The COVID storm brings a lot of uncertainty, compounded by bushfires, gambling and family violence. The volume of customers experiencing hardship is quite astounding, and recovery will be a challenging and unique process for each of them. The banks’ development of more tailored responses and solutions to hardship cases was welcomed by financial counsellors as a positive step.
A whole lot of banking staff are now face to face with customers, and they are becoming more aware of hardship arrangements and financial counsellors. Training staff around customer hardship is imperative, and where possible, the involvement of financial counsellors to help build that understanding and connection with our sector should be encouraged. The banks recognised the expertise that financial counsellors offer in proposing solutions to assist the banks in developing options for their customers.
It was noted that engagement and referrals to financial counsellors is occurring but might require further design for it to become more effective. Financial counsellors also suggested that the banks consider a case management approach for customers in hardship to ensure continuity and consistency; providing customers and financial counsellors with designated contact persons.
At the forum, some financial counsellors reported that they are starting to see some mortgage clients, and there has been an increase in referrals from family violence family break ups, and clients wanting assistance with debts. In the Western metro region, financial counsellors are seeing a lot of unsecured debts – car loans that haven’t been paid for seven months or more. There is concern that a loan variation would put the loan amount at a higher value than the market value of the car.

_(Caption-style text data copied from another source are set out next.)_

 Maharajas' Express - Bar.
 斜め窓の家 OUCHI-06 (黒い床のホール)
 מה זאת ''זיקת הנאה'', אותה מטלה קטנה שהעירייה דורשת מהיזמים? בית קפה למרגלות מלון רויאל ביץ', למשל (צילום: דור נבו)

Customers are feeling really uncertain about their long-term future and will be looking to the Australian Financial Complaints Authority (AFCA) and the Australian Securities and Investments Commission (ASIC) to continue to provide protection. However, we have growing concerns about responsible lending and what is going to happen in the future.

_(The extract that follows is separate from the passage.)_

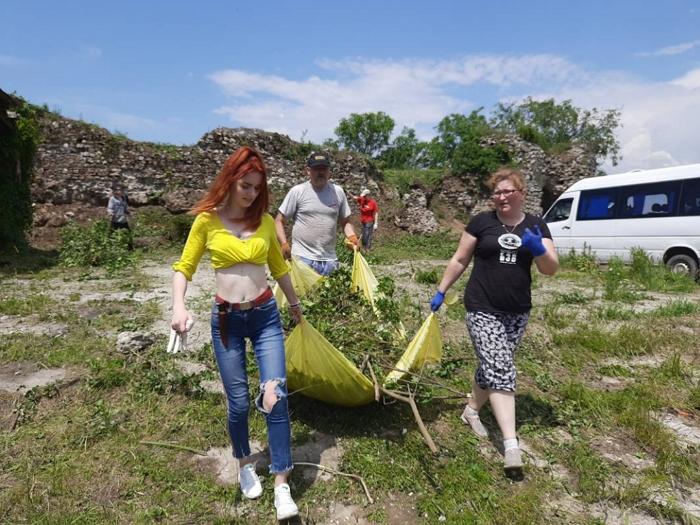 Волонтери долучилися до впорядкування території Квасівського замку на Берегівщині.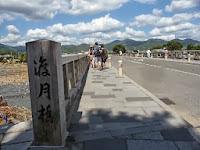 橋を渡ってみたが外国人がほどんどであった。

The Federal Government recently announced its proposal to repeal responsible lending laws. Our sector is very alarmed by the proposed changes – it is not something that financial counsellors have been consulted about, and has the potential for extremely detrimental consequences. It fundamentally undermines the recommendations from the Banking Royal Commission. This is an urgent and new issue that our sector is deeply concerned about.

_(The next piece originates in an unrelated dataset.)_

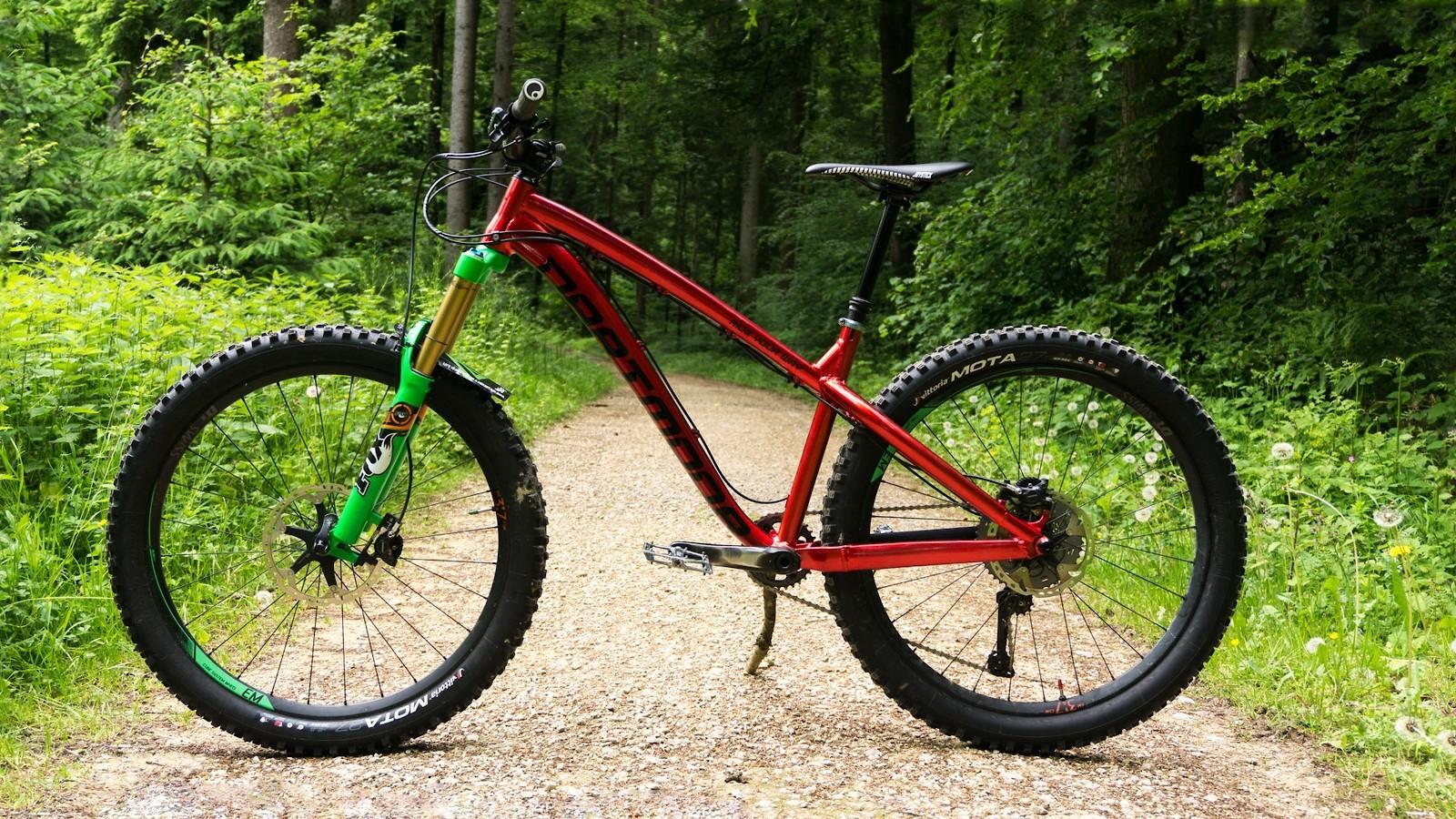 016 - allmountain.ch - Mountain Biking Pictures - Vital MTB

This discussion highlights the shared terrain and concerns between the banking and the financial counselling sectors. There is real desire within our sector to talk with the banks to reduce risk and harms wherever possible. There is a sense that we currently have a window which might soon be closing – now is the time to be reflecting and talking with each other before demand becomes too overwhelming. The banks have been faced with high numbers of hardship cases for quite a while, and the forum provided a valuable opportunity to hear how they have been managing.
FCVic acknowledges the importance of collaborative engagement between financial counsellors and the banking industry. This is not a one-off conversation; we see this as the start of another level of conversation that we can all benefit from, and will lead to better outcomes and reduced harms for vulnerable people.